Scene-based reasoning items:
(begin)
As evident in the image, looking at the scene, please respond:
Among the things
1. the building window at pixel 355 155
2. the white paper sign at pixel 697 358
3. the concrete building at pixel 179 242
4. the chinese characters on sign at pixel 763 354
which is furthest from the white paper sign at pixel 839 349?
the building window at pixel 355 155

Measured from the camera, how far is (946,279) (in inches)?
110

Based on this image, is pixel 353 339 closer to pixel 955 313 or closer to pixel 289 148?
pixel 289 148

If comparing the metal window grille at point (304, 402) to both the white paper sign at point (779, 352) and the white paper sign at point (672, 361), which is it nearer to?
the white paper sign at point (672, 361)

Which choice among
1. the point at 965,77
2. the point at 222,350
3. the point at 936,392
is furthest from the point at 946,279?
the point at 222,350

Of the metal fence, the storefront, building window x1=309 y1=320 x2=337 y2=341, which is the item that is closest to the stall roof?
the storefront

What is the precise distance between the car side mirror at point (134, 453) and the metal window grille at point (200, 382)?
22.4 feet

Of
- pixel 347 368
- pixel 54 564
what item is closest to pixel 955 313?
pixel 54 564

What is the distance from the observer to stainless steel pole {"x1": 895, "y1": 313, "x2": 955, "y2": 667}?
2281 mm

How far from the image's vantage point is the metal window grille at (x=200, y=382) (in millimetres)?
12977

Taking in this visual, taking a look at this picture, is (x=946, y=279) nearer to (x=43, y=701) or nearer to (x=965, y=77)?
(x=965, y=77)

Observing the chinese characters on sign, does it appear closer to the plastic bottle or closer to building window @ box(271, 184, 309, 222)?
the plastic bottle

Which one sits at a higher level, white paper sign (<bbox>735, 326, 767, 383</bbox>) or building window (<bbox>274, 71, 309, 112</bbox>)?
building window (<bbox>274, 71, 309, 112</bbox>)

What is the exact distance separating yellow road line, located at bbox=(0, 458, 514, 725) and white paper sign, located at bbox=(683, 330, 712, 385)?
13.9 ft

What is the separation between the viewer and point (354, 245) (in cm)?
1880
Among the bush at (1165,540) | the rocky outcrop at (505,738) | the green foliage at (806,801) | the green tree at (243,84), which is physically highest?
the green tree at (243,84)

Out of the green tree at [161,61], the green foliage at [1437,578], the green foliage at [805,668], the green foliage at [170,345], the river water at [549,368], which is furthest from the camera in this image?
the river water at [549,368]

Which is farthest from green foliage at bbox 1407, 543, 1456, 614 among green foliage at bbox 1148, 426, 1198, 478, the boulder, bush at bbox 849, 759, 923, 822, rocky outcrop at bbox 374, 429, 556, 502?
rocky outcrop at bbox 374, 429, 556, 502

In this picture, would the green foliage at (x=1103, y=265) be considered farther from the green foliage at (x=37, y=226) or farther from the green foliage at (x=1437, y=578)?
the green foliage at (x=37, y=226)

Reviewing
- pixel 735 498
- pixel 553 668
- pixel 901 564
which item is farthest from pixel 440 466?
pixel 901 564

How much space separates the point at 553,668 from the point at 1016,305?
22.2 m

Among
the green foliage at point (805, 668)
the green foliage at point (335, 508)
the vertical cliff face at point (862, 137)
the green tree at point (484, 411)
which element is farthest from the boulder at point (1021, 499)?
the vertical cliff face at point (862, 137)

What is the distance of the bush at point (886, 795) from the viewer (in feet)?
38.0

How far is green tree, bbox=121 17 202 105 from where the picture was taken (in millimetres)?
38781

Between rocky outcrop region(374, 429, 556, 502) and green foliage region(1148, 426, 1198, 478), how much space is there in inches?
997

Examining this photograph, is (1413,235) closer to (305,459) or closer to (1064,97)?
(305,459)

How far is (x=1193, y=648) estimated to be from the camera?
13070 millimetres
(end)
▶ _Given task_
Swap every "metal window grille" for "iron window grille" across all the items above and write them out again, leaving the rest untouched.

▶ _Solved problem_
As evident in the image, looking at the scene, please respond:
Among the things
1. the building window at pixel 355 155
2. the white paper sign at pixel 697 358
3. the concrete building at pixel 179 242
4. the chinese characters on sign at pixel 763 354
which is furthest from the white paper sign at pixel 839 349?
the building window at pixel 355 155

Measured from the camera, how far is (946,279) (in inches)?
110

Based on this image, is pixel 353 339 closer to pixel 955 313 or closer to pixel 289 148?
pixel 289 148

If comparing the iron window grille at point (304, 402) to both the white paper sign at point (779, 352) and the white paper sign at point (672, 361), which is it nearer to?
the white paper sign at point (672, 361)

Which choice among
1. the point at 965,77
2. the point at 222,350
3. the point at 936,392
is furthest from the point at 946,279?
the point at 222,350

Of the metal fence, the storefront, building window x1=309 y1=320 x2=337 y2=341, which is the item that is closest to the stall roof?
the storefront

What is the precise distance between the car side mirror at point (134, 453) and the iron window grille at point (200, 382)?
22.4 feet

Of
- pixel 347 368
- pixel 54 564
what item is closest to pixel 955 313?
pixel 54 564

What is the distance from the observer to stainless steel pole {"x1": 895, "y1": 313, "x2": 955, "y2": 667}?
2281 mm

How far from the image's vantage point is the iron window grille at (x=200, y=382) (in millimetres)?
12977

Taking in this visual, taking a look at this picture, is (x=946, y=279) nearer to (x=43, y=701) or nearer to (x=965, y=77)?
(x=965, y=77)

Observing the chinese characters on sign, does it appear closer to the plastic bottle or closer to building window @ box(271, 184, 309, 222)?
the plastic bottle

Which one sits at a higher level, white paper sign (<bbox>735, 326, 767, 383</bbox>) or building window (<bbox>274, 71, 309, 112</bbox>)?
building window (<bbox>274, 71, 309, 112</bbox>)

What is the exact distance separating yellow road line, located at bbox=(0, 458, 514, 725) and white paper sign, located at bbox=(683, 330, 712, 385)?
13.9 ft

What is the separation between the viewer and point (354, 245) (in cm)?
1880
Among the bush at (1165,540) | the rocky outcrop at (505,738) | the green foliage at (806,801) | the green tree at (243,84), which is physically highest?
the green tree at (243,84)

Out of the green tree at [161,61], the green foliage at [1437,578], the green foliage at [805,668], the green foliage at [170,345], the river water at [549,368], which is furthest from the camera in this image?
the river water at [549,368]

Which is farthest from green foliage at bbox 1407, 543, 1456, 614 among green foliage at bbox 1148, 426, 1198, 478, the boulder, bush at bbox 849, 759, 923, 822, rocky outcrop at bbox 374, 429, 556, 502?
rocky outcrop at bbox 374, 429, 556, 502

In this picture, would the green foliage at (x=1103, y=265) be considered farther from the green foliage at (x=37, y=226) or farther from the green foliage at (x=1437, y=578)?
the green foliage at (x=37, y=226)

Reviewing
- pixel 735 498
- pixel 553 668
- pixel 901 564
which item is farthest from pixel 440 466?
pixel 901 564

How much space separates the point at 553,668 from the point at 1016,305?
22.2 m

Among
the green foliage at point (805, 668)
the green foliage at point (335, 508)
the vertical cliff face at point (862, 137)
the green tree at point (484, 411)
which element is farthest from the boulder at point (1021, 499)?
the vertical cliff face at point (862, 137)

What is the distance of the bush at point (886, 795) from the viewer (in feet)?
38.0

How far is green tree, bbox=121 17 202 105 from where the picture was taken (in millimetres)?
38781

Between rocky outcrop region(374, 429, 556, 502) and green foliage region(1148, 426, 1198, 478), how much space is there in inches?
997

Examining this photograph, is (1413,235) closer to (305,459) or closer to (1064,97)?
(305,459)

How far is (x=1193, y=648) estimated to be from the camera?
13070 millimetres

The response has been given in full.